OBIETTIVO DEL COMPITO
Rispondi alle domande sul brano riportato qui sotto, numerando le risposte allo stesso modo.
1. In quali due città si è svolto il viaggio con “Diario di melassa”?
2. Quale dei fratelli non era presente a Napoli e Roma?
3. Per quale realtà lavora Sara Caminati?

ESTRATTO
Insomma, questo assomiglia a un tema in classe. Nonostante tutto, mi sono imposta un titolo e cercherò di mantenere fede all’impegno. Non so come e perché, ma mi è venuta la voglia di raccontare qualcosa dei miei incontri con i lettori. Arrivata ieri sera a Milano dopo un piacevolissimo e quasi massacrante (dal punto di vista fisico) viaggio a Napoli e Roma con “Diario di melassa”, ho sentito che avrei potuto usare uno spazio nel blog per dire due o tre cose. A titolo di ringraziamento per chi c’era, ringraziamento esteso a tutti coloro che, nel tempo, hanno partecipato ai miei incontri qua e là, ma anche per condividere l’esperienza con chi non ha ancora avuto l’opportunità di pormi eventuali domande di persona, offrirmi commenti e critiche, raccontarmi la propria visione della mia scrittura. Il lettore fa il libro quanto lo scrittore: chi scrive e pubblica sa bene che la vita del manoscritto è decretata dal gradimento dei lettori, e tutte le altre logiche passano in secondo piano. Il libro è, a tutti gli effetti, dei lettori: sfugge alla mano dello scrittore, se ne va e cambia caratteristiche ed essenza. Vive o muore se piace oppure no. “Ti affido mio figlio”, ho la sensazione di dire questo alla massa senza volto (con tutti i volti possibili) dei lettori, e ho la sensazione di accogliere figli altrui quando, giornalmente, prendo un libro per leggerlo. Banalità, lo so, ma mi va di dirlo. Ecco.
Con me a Napoli e Roma c’erano persone importantissime per la mia vita: Fabiana e Filippo, due dei miei fratelli (mancava Simone, che spero verrà la prossima volta), Elisabetta Mandelli, mia addetta stampa ma soprattutto mia amica a cognata, Lorenza Caravelli, amica e autrice di libri come “Un altro finale” (Creativa), Sara Caminati di Innovation Marketing. Perché, inutile tentare pietose bugie che a me proprio non vanno a genio, gli incontri con i lettori sono il frutto del lavoro di un team che si fa in quattro perché gli appuntamenti siano rispettati con il maggiore beneficio possibile per i partecipanti. Così come questo blog ha bisogno dell’occhio e dell’esperienza di Sara per rendere la grafica piacevole e intrigante, e il mio sito internet nuovo presto sostituirà interamente il blog, anche gli incontri con i lettori hanno bisogno di essere comunicati e organizzati. E c’è tanto amore, dietro: l’amore per me di chi ha la pazienza di seguirmi e aiutarmi, l’amore per i lettori mio e del gruppo che instancabilmente lavora con me.

DATI GREZZI

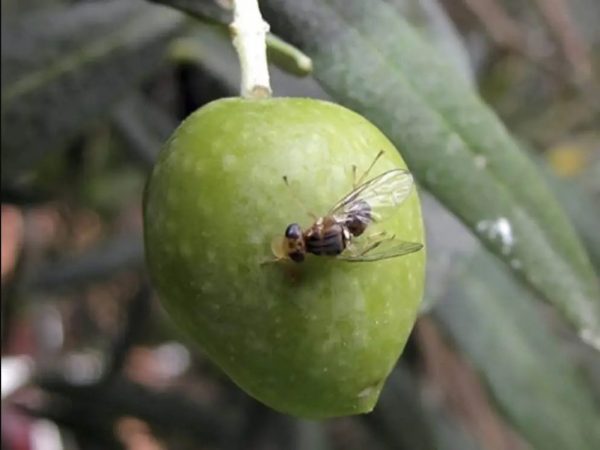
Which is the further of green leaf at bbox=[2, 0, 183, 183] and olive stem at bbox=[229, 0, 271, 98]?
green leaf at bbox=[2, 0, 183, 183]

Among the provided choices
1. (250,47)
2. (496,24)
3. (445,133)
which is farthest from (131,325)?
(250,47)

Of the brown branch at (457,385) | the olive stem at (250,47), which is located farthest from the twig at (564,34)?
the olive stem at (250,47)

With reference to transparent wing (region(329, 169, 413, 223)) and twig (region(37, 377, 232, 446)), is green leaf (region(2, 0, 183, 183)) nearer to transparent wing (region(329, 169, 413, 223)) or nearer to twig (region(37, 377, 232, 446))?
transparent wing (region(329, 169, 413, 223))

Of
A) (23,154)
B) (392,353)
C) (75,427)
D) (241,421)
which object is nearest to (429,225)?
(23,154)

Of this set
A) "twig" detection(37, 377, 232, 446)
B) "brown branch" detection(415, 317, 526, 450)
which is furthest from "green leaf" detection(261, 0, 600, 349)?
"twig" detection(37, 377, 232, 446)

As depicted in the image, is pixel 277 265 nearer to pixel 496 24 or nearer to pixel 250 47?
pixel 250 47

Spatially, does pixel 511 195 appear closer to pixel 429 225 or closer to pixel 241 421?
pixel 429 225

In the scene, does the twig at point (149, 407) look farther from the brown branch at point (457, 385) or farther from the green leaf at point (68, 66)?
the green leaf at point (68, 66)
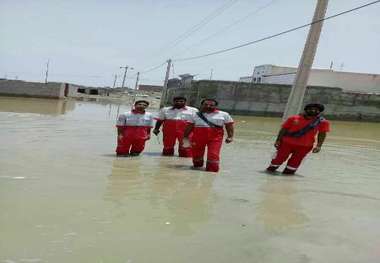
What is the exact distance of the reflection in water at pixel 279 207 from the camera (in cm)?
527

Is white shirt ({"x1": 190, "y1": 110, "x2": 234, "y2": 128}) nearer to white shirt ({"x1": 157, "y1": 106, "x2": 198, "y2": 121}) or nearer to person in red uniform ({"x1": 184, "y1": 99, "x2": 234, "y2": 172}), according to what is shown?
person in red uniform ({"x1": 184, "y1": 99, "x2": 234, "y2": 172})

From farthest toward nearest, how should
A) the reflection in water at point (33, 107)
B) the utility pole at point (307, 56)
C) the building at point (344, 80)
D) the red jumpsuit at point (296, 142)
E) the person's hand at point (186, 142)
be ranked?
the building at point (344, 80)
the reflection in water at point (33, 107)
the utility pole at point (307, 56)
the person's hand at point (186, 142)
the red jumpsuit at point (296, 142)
...
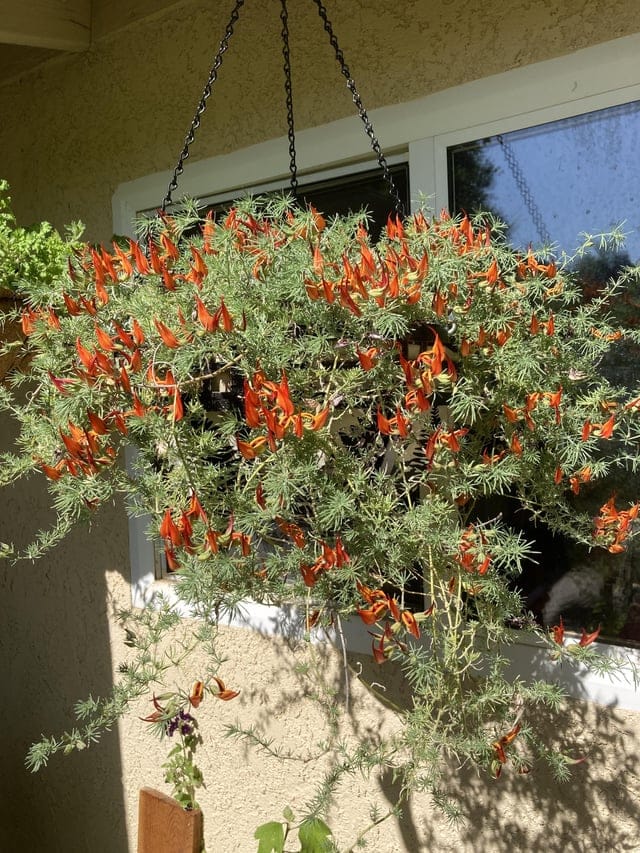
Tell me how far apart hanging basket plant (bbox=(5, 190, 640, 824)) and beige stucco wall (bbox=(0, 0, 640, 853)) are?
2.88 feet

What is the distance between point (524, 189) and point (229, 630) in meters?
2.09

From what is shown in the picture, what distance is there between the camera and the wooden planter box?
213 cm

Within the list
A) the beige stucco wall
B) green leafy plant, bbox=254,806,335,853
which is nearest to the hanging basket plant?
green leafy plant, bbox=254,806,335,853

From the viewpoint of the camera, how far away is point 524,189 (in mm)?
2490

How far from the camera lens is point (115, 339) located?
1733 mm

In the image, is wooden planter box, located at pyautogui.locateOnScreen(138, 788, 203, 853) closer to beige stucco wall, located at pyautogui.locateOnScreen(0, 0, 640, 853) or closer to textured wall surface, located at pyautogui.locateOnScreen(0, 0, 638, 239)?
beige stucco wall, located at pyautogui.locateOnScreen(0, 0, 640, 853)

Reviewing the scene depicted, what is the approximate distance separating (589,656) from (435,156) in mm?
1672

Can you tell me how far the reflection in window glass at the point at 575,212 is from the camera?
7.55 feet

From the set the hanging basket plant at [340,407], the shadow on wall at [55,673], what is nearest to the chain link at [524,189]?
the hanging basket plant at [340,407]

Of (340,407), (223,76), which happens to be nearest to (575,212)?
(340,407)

RISPOSTA FINALE
1. Napoli e Roma.
2. Simone.
3. Innovation Marketing.